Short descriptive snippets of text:

============================================================

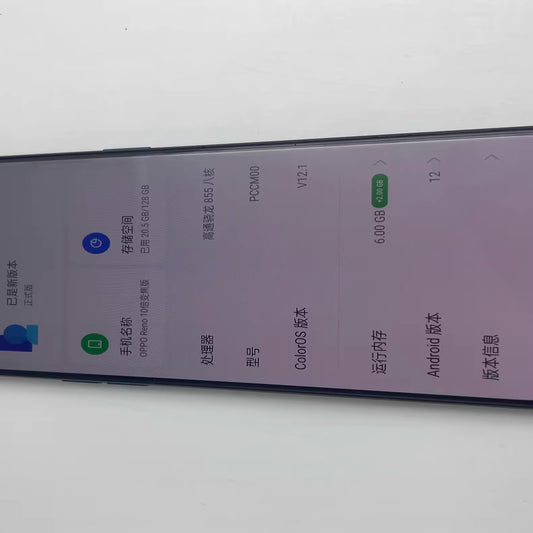 OPPO Reno 10x
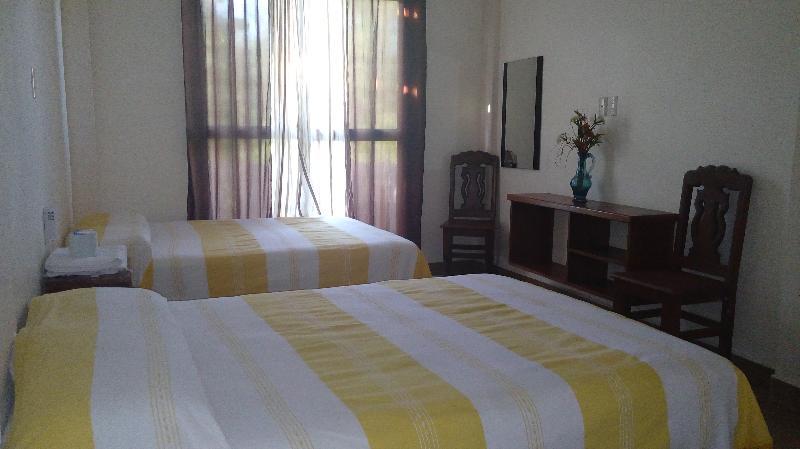 Yuu-Lee Casa Bendita Huatulco Santa Cruz Huatulco Buitenkant foto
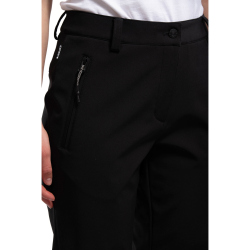 ICEPEAK Athens leichte Softshellhose mit 10.000 mm...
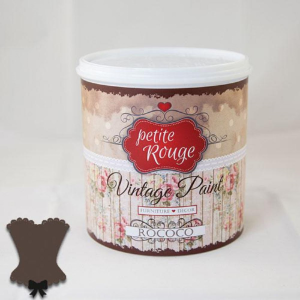 Rococo (dark brown) 1L
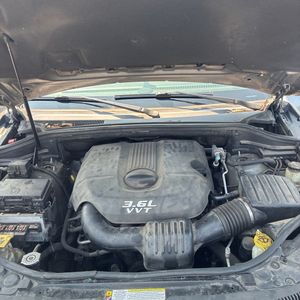 2012 JEEP GRAND CHEROKEE LAREDO 缩略图 45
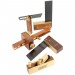 DRAPER 5 piece Mini Woodwork Set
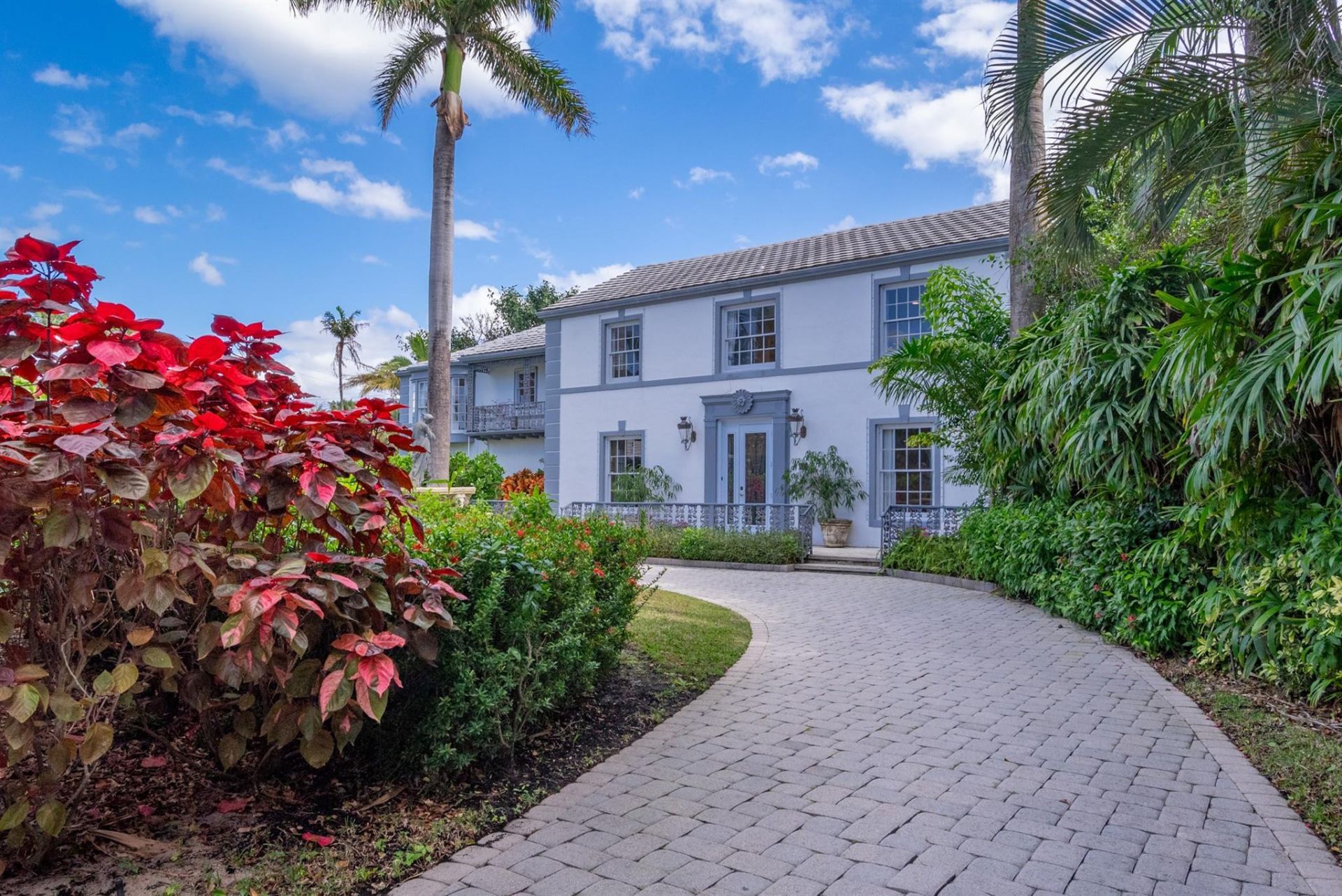 361 Crescent Drive, Palm Beach, FL 33480 Photo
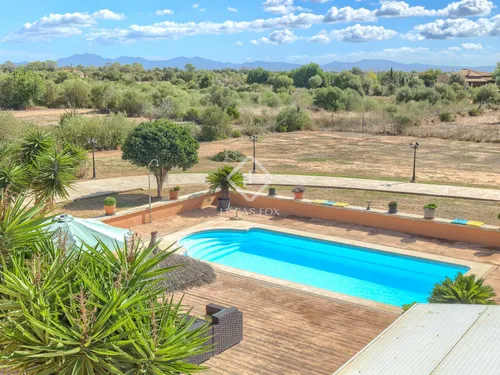 3 Bedrooms Country house in Polígono 43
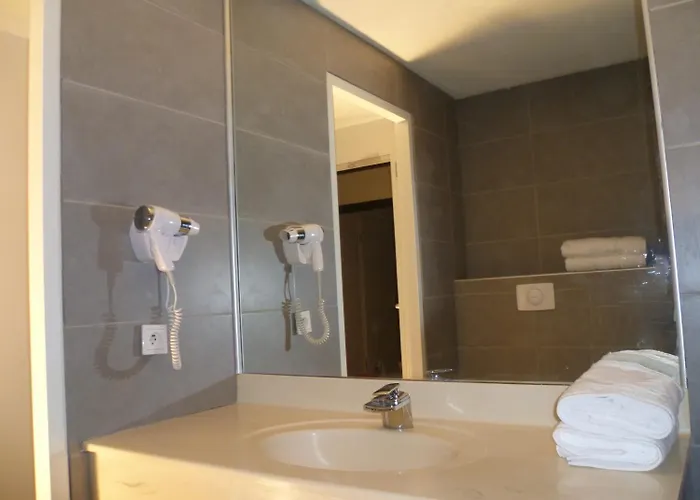 Отель Orizonte 3*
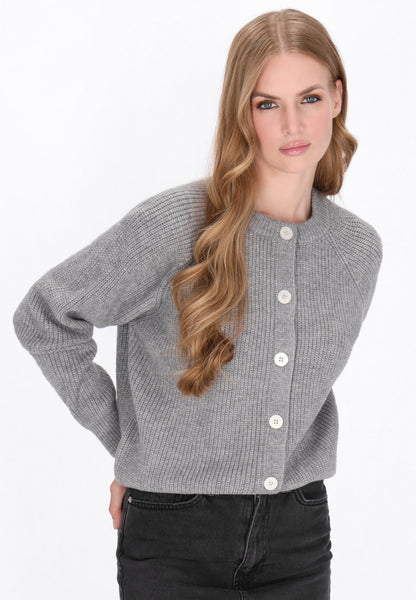 DreiMaster Vintage Damen Cardigan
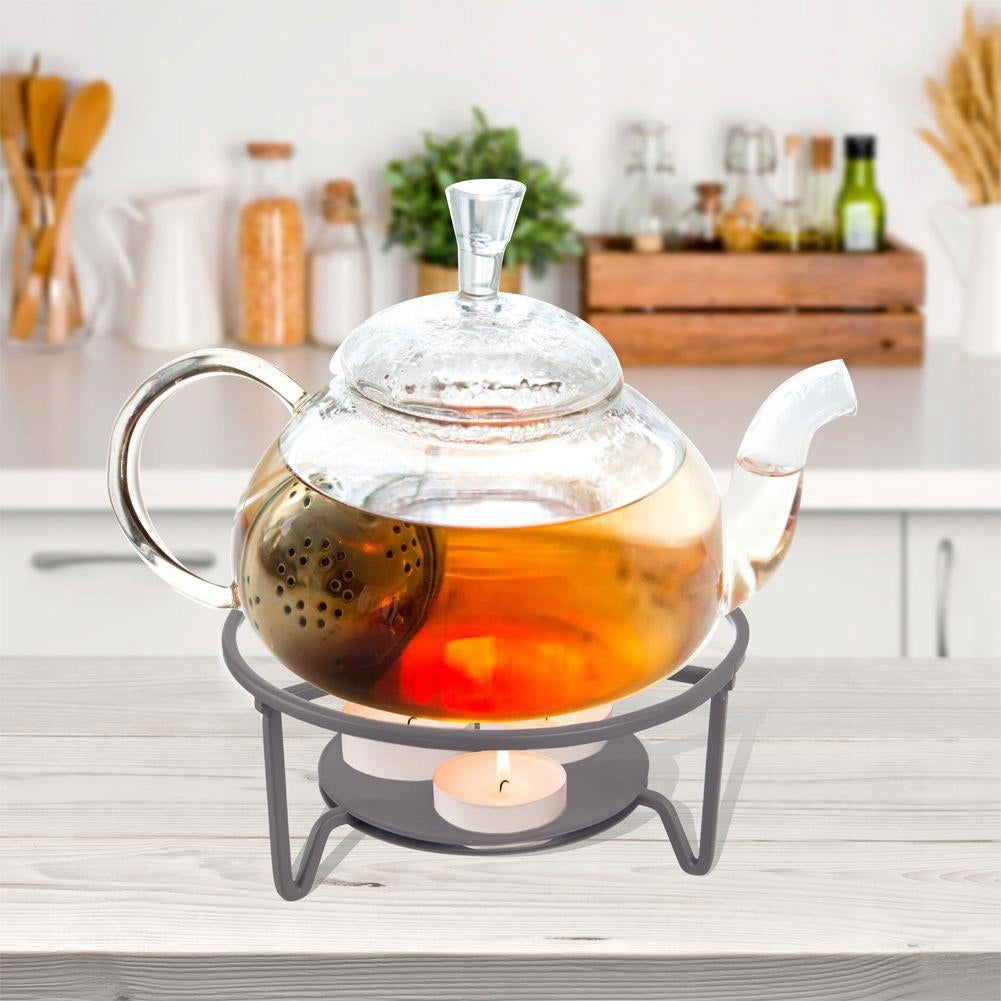 A candle heater for a jug, fondue pot Manufacturer code 111083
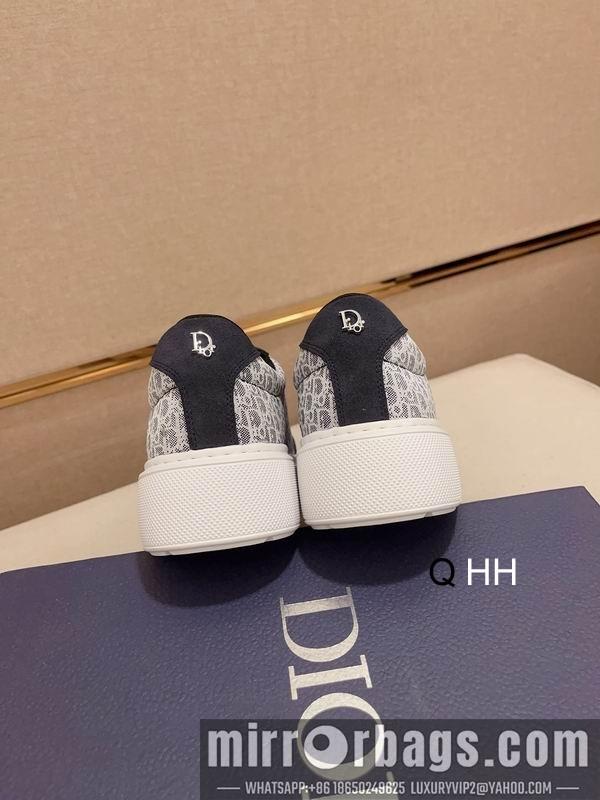 Dior Shoes sz38-45 H0803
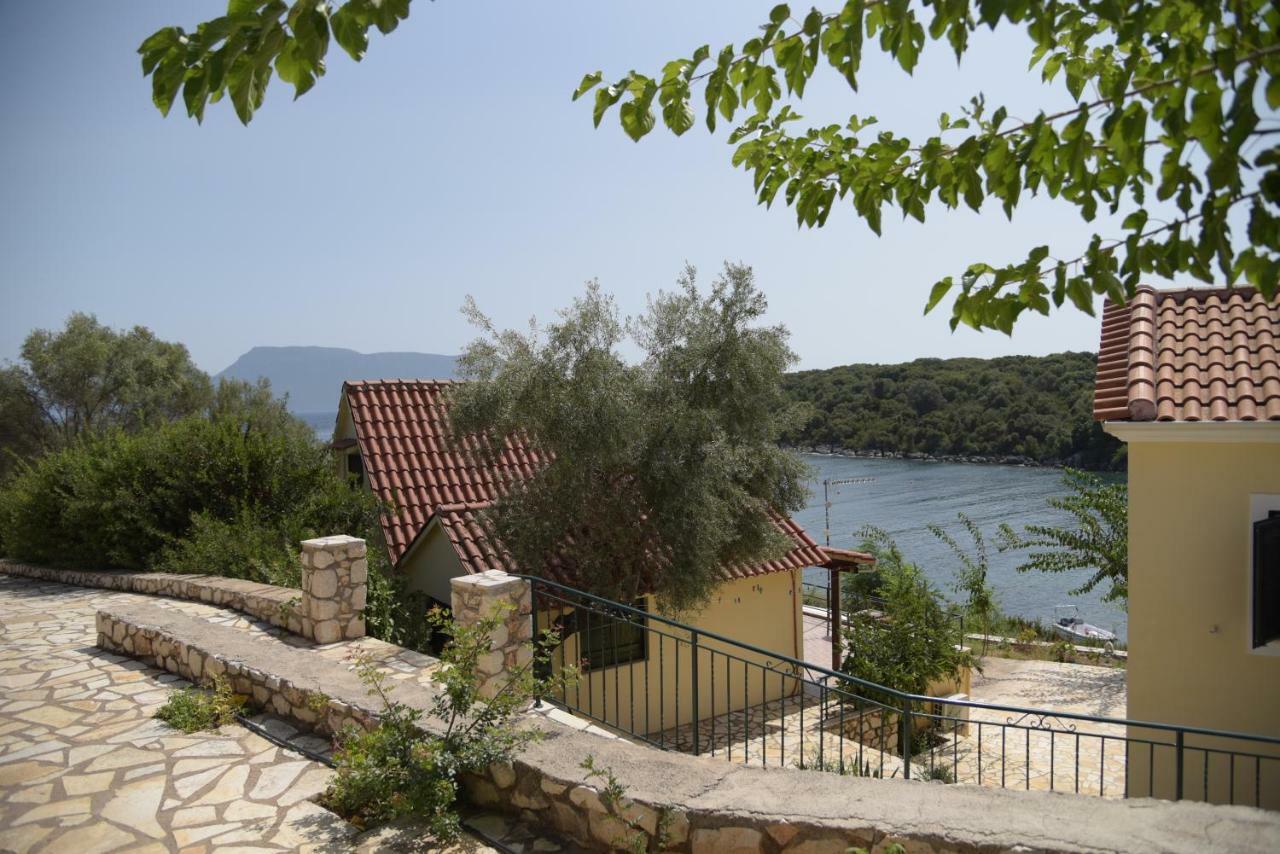 Katomerion Elia Village מראה חיצוני תמונה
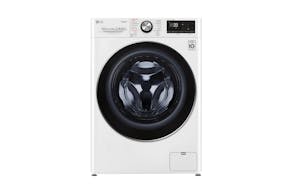 LG 9kg Front Loading Washing Machine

============================================================

• _Work to complete_:
Print these lines again word for word, leaving the pictures out.

• _Result_:
 OPPO Reno 10x
 Yuu-Lee Casa Bendita Huatulco Santa Cruz Huatulco Buitenkant foto
 ICEPEAK Athens leichte Softshellhose mit 10.000 mm...
 Rococo (dark brown) 1L
 2012 JEEP GRAND CHEROKEE LAREDO 缩略图 45
 DRAPER 5 piece Mini Woodwork Set
 361 Crescent Drive, Palm Beach, FL 33480 Photo
 3 Bedrooms Country house in Polígono 43
 Отель Orizonte 3*
 DreiMaster Vintage Damen Cardigan
 A candle heater for a jug, fondue pot Manufacturer code 111083
 Dior Shoes sz38-45 H0803
 Katomerion Elia Village מראה חיצוני תמונה
 LG 9kg Front Loading Washing Machine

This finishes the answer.